Вероятно, она чем-то выдала своё состояние, и Рослов угадал его.

– Не смею мешать! – Он на ходу порывисто и горячо пожал её руку. В этом движении было столько сердечности, что она убеждённо подумала: «Нет, Леонтий Иванович не мог осудить моё выступление». От этой мысли ей стало легче, и она пожалела, что отказалась ехать вместе с профессором.

4

Когда Марина, устав от долгого хождения по городу, с трудом поднялась по лестнице на третий этаж и позвонила, Григорий, делая испуганное лицо, бросился ей навстречу.

– Мариночка, нельзя же так! Три часа ты заставила меня думать чёрт знает что!..

Он обнял её, но Марина решительно отвела его руки.

– Днём ты публично надавал мне пощёчин, а вечером проявляешь такое внимание.

– Я знал, что ты будешь сердиться, знал! И тем не менее я решился на этот шаг во имя наших общих интересов.

Бенедиктин отступил, стряхивая с костюма ворсинки. Впервые пристрастие мужа к аккуратности вызвало в ней раздражение.

– Что ты прихорашиваешься? Можно подумать, что моё пальто в грязи. – Марина прошла в другую комнату.

– Я тебе всё объясню, Мариночка, имей терпение выслушать меня, – проговорил он, неотступно следуя за ней.

– Ну, пожалуйста, говори, говори, сколько тебе захочется!

– Видишь ли, Марина. – Бенедиктин старался придать своему голосу особый оттенок проникновенности. – Я давно заметил, что в твоём характере есть какая-то доля безрассудства. Я затрудняюсь сказать, из каких свойств твоей натуры это проистекает…

– Ты изъясняешься, как изысканный дипломат, – усмехнулась Марина.

– Не иронизируй, пожалуйста. Я говорю о серьёзных вещах, – обиделся Бенедиктин. – Я не буду припоминать других случаев, когда безрассудство брало верх над твоим разумом. Но вот сегодня… Твоё выступление можно сравнить с прыжком в омут. Ты критикуешь планы экспедиций и совершенно не учитываешь, что это детище Захара Николаевича. Старик влюблён в эти планы, он два месяца только об этом и говорил.

– Ну и что же дальше? – спокойно спросила Марина.

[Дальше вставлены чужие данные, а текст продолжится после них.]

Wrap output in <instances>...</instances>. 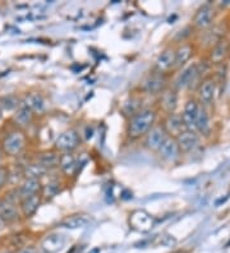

– Что дальше? – запальчиво подхватил Бенедиктин. – А хотя бы то, что Великанов – научный руководитель института, а мы с тобой – просто научные работники. Наконец, – воодушевляясь ещё больше, продолжал Бенедиктин, – ты должна учитывать, что осенью я собираюсь защищать диссертацию. Захар Николаевич, по всей вероятности, будет официальным оппонентом. Хотя моя диссертация несколько не соответствует его специальности, он обещал мне всё это уладить. Он же будет подбирать и других оппонентов…

– Но какое отношение имеет всё это к моим замечаниям по планам экспедиции? – не скрывая раздражения, которое всё сильнее овладевало ею, спросила Марина.